The NZCTU model to date really only works in the more co-operative environment of a social democratic (Labour led govt.) paid education leave for delegates, Industry training organisations, health and safety reps and training etc. It is no doubt an uncomfortable position for the majority of the current union leaderships having to shift to a conflict based form at pain of liquidation, but it must be attempted. In a period such as this unity of action between the labourites and the marxists is vital. The majority of veteran activists know this, which is why some of us were present at Sky City recently.
The class composition of New Zealand has always provided a hard road for unions and collective action, but if unions are not going to defend workers and their communities who is?
The CTU is talking up the street to try to reactivate Labour and once more moderate capitalism along reformist lines.

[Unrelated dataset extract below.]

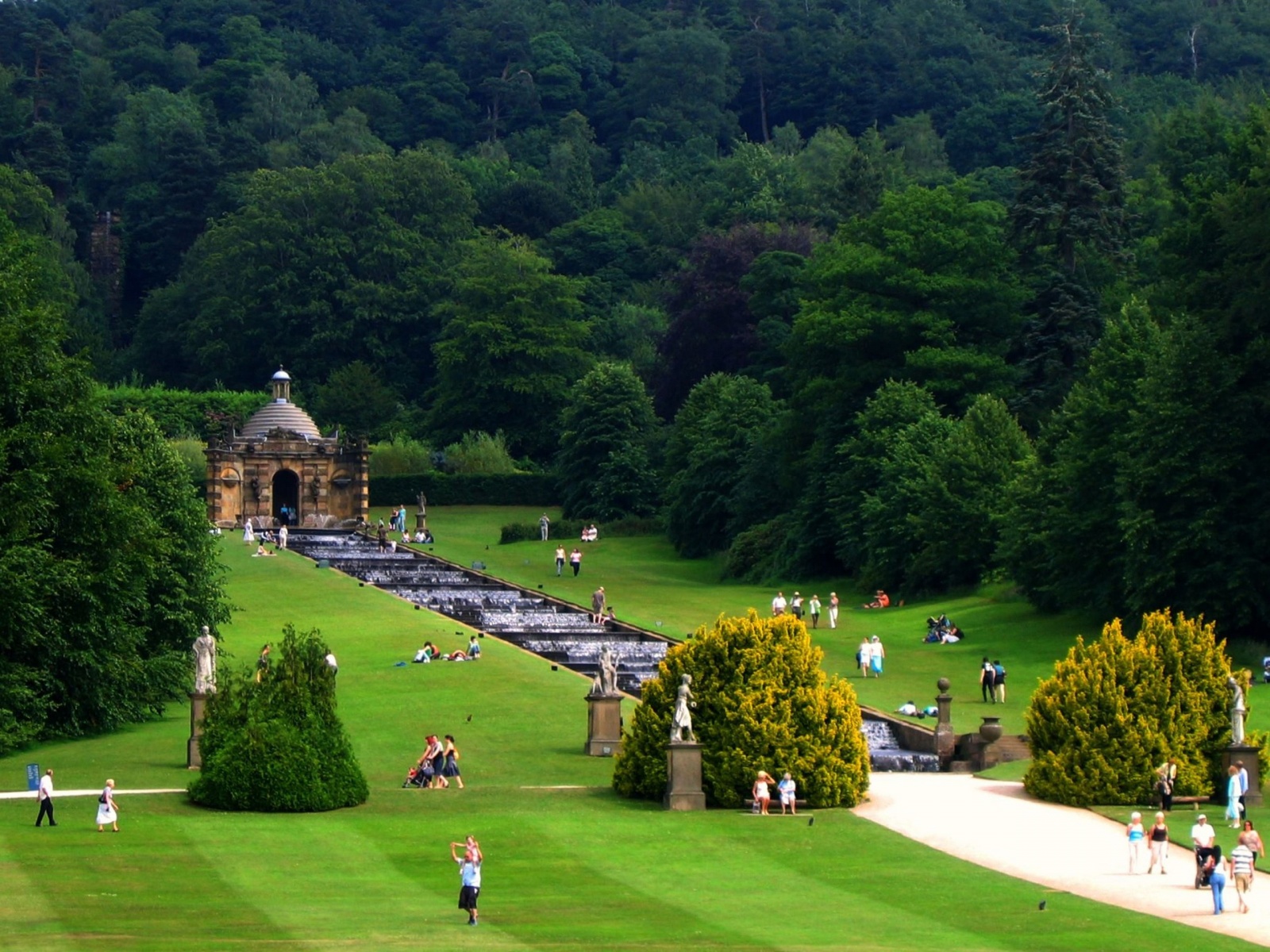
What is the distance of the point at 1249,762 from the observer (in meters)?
42.3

No recognition in this discussion as to why the crisis facing NZ cannot be contained by parliament. NZ is a semi-colony sinking into ‘third world’ status. The Nactional bourgeoisie is being driven by the global capitalist crisis to act as agents for the US in decline and China on the rise. Despite the history of class compromise and postmodern fragmentation, there is bound to be an awakening of militant class struggle.
I think Pablo’s reference to Chile under Pinochet is useful. It might force the realisation that NZ faces such an historic watershed.

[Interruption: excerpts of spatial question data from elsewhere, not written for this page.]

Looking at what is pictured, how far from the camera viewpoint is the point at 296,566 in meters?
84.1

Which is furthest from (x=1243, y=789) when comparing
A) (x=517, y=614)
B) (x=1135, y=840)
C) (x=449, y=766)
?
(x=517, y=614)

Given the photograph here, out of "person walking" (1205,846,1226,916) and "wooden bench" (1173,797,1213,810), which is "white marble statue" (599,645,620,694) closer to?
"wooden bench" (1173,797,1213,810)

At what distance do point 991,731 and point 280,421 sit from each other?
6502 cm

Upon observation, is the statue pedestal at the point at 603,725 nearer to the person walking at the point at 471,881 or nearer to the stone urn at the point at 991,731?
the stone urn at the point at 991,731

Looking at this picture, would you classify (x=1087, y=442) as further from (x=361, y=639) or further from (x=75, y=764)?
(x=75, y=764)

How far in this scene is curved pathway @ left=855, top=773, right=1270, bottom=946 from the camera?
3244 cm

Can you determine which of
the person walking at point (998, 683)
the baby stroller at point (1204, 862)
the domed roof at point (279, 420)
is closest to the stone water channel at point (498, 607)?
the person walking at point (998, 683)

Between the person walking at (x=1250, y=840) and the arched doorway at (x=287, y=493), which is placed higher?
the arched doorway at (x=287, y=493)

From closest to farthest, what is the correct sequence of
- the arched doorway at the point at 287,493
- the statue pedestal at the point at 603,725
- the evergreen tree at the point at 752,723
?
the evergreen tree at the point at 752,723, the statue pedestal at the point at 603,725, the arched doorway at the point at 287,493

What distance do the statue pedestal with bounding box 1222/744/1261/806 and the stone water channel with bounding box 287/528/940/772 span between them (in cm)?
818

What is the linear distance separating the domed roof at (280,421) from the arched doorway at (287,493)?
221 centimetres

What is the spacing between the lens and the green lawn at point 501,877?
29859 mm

The first stage of any labour revival in NZ will take the form of a renewed parliamentary populism/socialism of the Allende type. That’s because the historic role of reformism has not been exhausted. Its purpose is not only to defeat the working class, but by means of dividing the militants from the moderates over the question of reform vs revolution, and open the door for fascism, just as Allende did with his refusal to arm the workers to appease the military.
The sooner the militants wake up to this the sooner they can prepare to overcome the limits of reformism. For that to happen we need a revolutionary Marxist leadership that is able to convey the truth about history.
TM and DaveB:
Your comments remind me of the time I was researching a book on labour politics in Argentina, Brazil and Uruguay. Unlike the bigger two countries, the Uruguayan labour movement is led by staunch Marxists who survived the 1970s dictatorship unbowed even though imprisoned, exiled and/or tortured. I asked some Labour Ministry officials about them and was told that they made excellent leaders and bargaining agents because of the honesty and ideological commitment–in other words, they could not be bribed and did not develop the typical attitude of a labour aristocracy so evident in the other countries (and dare I say it, in NZ).
As part of that observation it was put to me this way: having a non-Marxist (pro-business) leader of a union is akin to having a Trotskyite as the CEO of Citibank–they betray their class position by their very presence in that role.
I am not sure that the situation is that dire in NZ, and do believe that a committed Socialist or social democratic orientation can reinvigorate the NZ labour movement. But for that to happen, the union vanguard will have to distance itself from the Labour Party vanguard simply because the interests of the former are not reducible to the interests of the latter.